Oxy High Performance Meet 2011 - HEAT SHEETS ARE OUT!
The errors were not consistent with a body-turn strategy. Interestingly, the errors were typically not consecutive, as might be expected if the drug exposure induced rigid, compulsive responding.
Instead, errors typically occurred after correct choices, indicating that drug-exposed rats did not maintain correct responses even after receiving a reward. Rather, oxycodone exposure disrupted the integration of recent reward history, a computation that allows rapidly changing contingencies to guide adaptive choices.
Performance on this task was also impaired by contralateral inactivation of the mPFC and dorsal hippocampus Ragozzino et al.
These data suggest that rapid spatial reversal learning requires the interaction between the mPFC and hippocampus, perhaps because rules and strategies coded by the mPFC select appropriate hippocampal journey codes Shapiro et al. This view predicts that errors could correlate with miscoding or inappropriate retrieval of recent journeys by hippocampus or rules by mPFC Ferbinteanu and Shapiro ; Rich and Shapiro Maze discrimination and reversal learning can, in principle, be maintained by several cognitive strategies, including recent explicit memory, stimulus—response S—R associations, immediate reward contingencies, and expectancies based on integrated reward history White and McDonald ; White Indeed, performance on the LFR task may have been facilitated by the formation of reward expectancies based on integrated reward history e.
Drug-exposed rats trained first on LFRs were more likely than controls to revisit previously rewarded arms i. This explanation is also consistent with the body-turn impairment identified in oxycodone-exposed rats. Multiple memory systems and the role of the dorsolateral striatum Experiment 3 tested behavioral flexibility using an egocentric reversal task in which rats had to learn a body-turn response e.

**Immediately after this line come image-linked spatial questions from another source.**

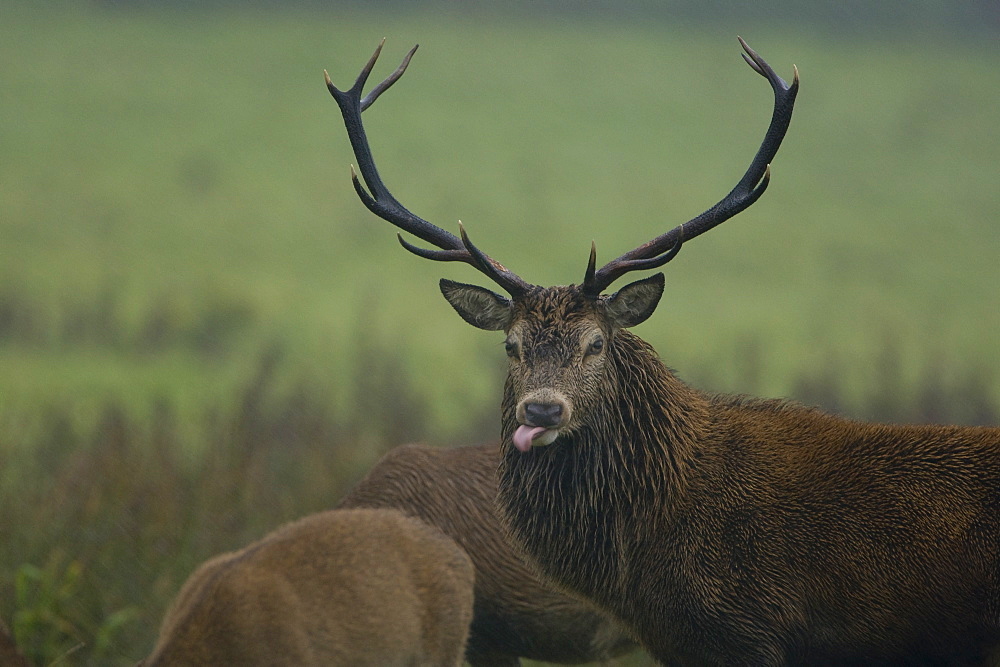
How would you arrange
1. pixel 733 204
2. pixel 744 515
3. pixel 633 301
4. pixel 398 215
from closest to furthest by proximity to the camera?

Oxycodone-exposed rats learned the body-turn reversal more slowly than controls, in part because they returned to the previously rewarded arm each time a trial started from the other start arm. Because this task used a plus-maze, distinguishing between perseverative and nonperseverative errors was impossible, because all errors during reversals had been the correct response in the previous block.

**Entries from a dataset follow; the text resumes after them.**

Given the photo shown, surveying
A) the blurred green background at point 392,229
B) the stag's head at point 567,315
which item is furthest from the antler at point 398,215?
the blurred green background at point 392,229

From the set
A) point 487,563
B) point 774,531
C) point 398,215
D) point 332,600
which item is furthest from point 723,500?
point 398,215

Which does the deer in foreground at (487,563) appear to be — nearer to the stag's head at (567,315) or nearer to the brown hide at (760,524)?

Similarly, the plus-maze task cannot be used to distinguish whether the oxycodone-exposed rats reverted to the previously rewarded body-turn response or returned to the most recently rewarded spatial location. The physiological mechanisms required for cognitive flexibility may be impaired by direct pharmacological effects of the drug on synaptic plasticity.

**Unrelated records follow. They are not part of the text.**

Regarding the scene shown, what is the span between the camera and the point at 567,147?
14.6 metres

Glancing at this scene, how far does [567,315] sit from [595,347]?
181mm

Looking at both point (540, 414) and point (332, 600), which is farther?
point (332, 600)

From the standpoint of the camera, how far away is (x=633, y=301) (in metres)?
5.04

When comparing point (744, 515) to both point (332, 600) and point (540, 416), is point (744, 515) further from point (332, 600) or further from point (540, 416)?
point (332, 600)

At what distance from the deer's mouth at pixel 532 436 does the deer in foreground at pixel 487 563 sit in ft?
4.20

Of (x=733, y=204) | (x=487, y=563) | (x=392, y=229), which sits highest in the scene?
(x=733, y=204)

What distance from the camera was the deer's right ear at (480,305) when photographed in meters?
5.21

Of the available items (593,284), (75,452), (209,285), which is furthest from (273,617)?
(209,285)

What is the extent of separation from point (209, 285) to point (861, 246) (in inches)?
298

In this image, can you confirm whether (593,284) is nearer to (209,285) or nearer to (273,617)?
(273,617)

For example, S—R associations made prior to drug exposure were presumably encoded via enduring changes to corticostriatal circuits, in part through dopaminergic modulation of striatal synapses White These associations are strengthened each time that a given response e. Indeed, DLS neurons recorded from rats exposed to cocaine fire more rapidly in response to cues that predict appetitive stimuli Takahashi et al. In mice exposed chronically to ethanol, long-term depression declined and synaptic arborization increased in the DLS; S—R learning also improved DePoy et al.